There is no information on API access, pricing, or model weight releases. As of now, it remains at the demo and announcement stage.

Comparison with OpenAI VPT

The direction is the same as OpenAI’s Video PreTraining (VPT) from 2022, which was trained on Minecraft gameplay videos, but the scope differs significantly. VPT was specialized for a game environment with a maximum context of about 6 seconds, while FDM-1 targets general desktop operation with context spanning minutes to hours. Training data is not limited to games, covering CAD, finance, and general web browsing.

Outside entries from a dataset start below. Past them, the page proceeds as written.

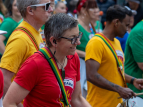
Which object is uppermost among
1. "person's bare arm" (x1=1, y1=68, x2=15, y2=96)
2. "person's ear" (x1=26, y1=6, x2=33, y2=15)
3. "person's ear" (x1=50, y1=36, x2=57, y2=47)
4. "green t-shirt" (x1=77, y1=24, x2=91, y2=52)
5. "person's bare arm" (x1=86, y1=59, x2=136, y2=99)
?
"person's ear" (x1=26, y1=6, x2=33, y2=15)

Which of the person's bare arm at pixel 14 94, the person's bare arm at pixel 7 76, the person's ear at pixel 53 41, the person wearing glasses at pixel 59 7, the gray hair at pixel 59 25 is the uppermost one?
the gray hair at pixel 59 25

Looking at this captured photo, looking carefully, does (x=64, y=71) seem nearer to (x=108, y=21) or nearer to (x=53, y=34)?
(x=53, y=34)

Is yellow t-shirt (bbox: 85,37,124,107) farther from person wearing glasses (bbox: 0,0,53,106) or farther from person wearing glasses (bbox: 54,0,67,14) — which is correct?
person wearing glasses (bbox: 54,0,67,14)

Thinking about gaming applications, FDM-1 would excel at games where you “look at the screen state and choose the next action.” It would pair well with command-selection games that require grinding, like Uma Musume or Gakuen Idolmaster. Since it operates purely from video, it is harder for anti-cheat systems to detect compared to conventional bots that use memory reading or API hooks. On the other hand, rhythm games requiring frame-precise timing or fighting games requiring instant reactions to opponent behavior would be difficult for a video-based learning approach.